_What is asked_
(1) Answer each question from the k6 article, one per line: (a) Which company makes k6? (b) What language does k6 use for test scripts? (c) What status code does the API start returning in the marketing campaign scenario?
(2) Return the part of the k6 article from "#testing #k6 #performance" to "can actually handle.", copied word for word.

━━━ Excerpt

InstaDevOps

Posted on Apr 26 • Originally published at instadevops.com

Load Testing with k6: From First Script to CI Pipeline Integration

#testing #k6 #performance #devops

Introduction

Most teams do not load test their applications until something breaks in production. A marketing campaign drives 10x traffic, the API starts returning 503s, and suddenly everyone is scrambling to figure out how many requests the system can actually handle.

k6 by Grafana Labs has become the go-to load testing tool for DevOps teams, and for good reason. It uses JavaScript for test scripts, runs efficiently on minimal hardware, has built-in support for protocols beyond HTTP (gRPC, WebSocket, browser), and integrates cleanly into CI/CD pipelines.

This guide takes you from writing your first k6 script to running automated performance tests in your CI pipeline with threshold-based pass/fail gates.

━━━━━━
━━━ Dataset excerpt

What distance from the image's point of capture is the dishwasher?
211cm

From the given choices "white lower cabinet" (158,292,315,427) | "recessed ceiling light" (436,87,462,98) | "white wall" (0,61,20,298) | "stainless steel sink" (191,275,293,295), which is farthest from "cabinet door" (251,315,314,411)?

━━━━━━

_Results_
(1)
(a) Grafana Labs
(b) JavaScript
(c) 503

(2)
#testing #k6 #performance #devops

Introduction

Most teams do not load test their applications until something breaks in production. A marketing campaign drives 10x traffic, the API starts returning 503s, and suddenly everyone is scrambling to figure out how many requests the system can actually handle.